+++ SUPPLIED TEXT
The Student News Site of Macalester College

The Mac Weekly

The Student News Site of Macalester College

The Mac Weekly

Brunch 2.0: Exploring Tea House’s Weekend Brunch Buffet

Part of the buffet selection offered on weekends. Photo by Anzhe Cui ’19.
Photo by Katie Woodhouse ‘21.
Below: Giselle presenting on her time in La Mariscal and the work that she did there.
Photo courtesy of Giselle Lora ‘18.

We live in an age of over-ritualized brunch and Tea House’ weekend brunch buffet takes the ritual to another level. Located near Stadium Village, Tea House is the most authentic Chinese restaurant in town, serving traditional mainland-style dishes in a formal setting. I have exhausted their regular menu and discovered a high variance of quality. For example, I have had their braised tofu with baby bok choy seven times. Each time was worse than the previous, but its taste of scintillating pepper and thick chicken broth always tempts me to order again.

However, Tea House’ brunch buffet never disappoints. Every weekend morning, diners pass through a heavy red door into a welcoming space with rosewood furniture centered around tables of food, ranging from breakfast favorites to loaded main dishes.
++++++
## [REQUIRED TASK A]
According to the brunch review, where is Tea House located?
## [REQUIRED TASK B]
Reproduce word for word the part of the brunch review that starts at "Brunch 2.0: Exploring" and ends after "to order again.".
+++ AVAILABLE DATA
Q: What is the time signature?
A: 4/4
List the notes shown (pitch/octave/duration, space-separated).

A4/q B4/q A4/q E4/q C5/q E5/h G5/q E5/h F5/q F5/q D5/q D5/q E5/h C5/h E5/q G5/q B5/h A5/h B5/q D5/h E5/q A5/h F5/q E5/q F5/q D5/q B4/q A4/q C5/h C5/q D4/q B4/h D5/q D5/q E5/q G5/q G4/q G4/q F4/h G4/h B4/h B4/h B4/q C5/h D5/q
++++++
## [FULL RESPONSE A]
Near Stadium Village.

## [FULL RESPONSE B]
Brunch 2.0: Exploring Tea House’s Weekend Brunch Buffet

Part of the buffet selection offered on weekends. Photo by Anzhe Cui ’19.
Photo by Katie Woodhouse ‘21.
Below: Giselle presenting on her time in La Mariscal and the work that she did there.
Photo courtesy of Giselle Lora ‘18.

We live in an age of over-ritualized brunch and Tea House’ weekend brunch buffet takes the ritual to another level. Located near Stadium Village, Tea House is the most authentic Chinese restaurant in town, serving traditional mainland-style dishes in a formal setting. I have exhausted their regular menu and discovered a high variance of quality. For example, I have had their braised tofu with baby bok choy seven times. Each time was worse than the previous, but its taste of scintillating pepper and thick chicken broth always tempts me to order again.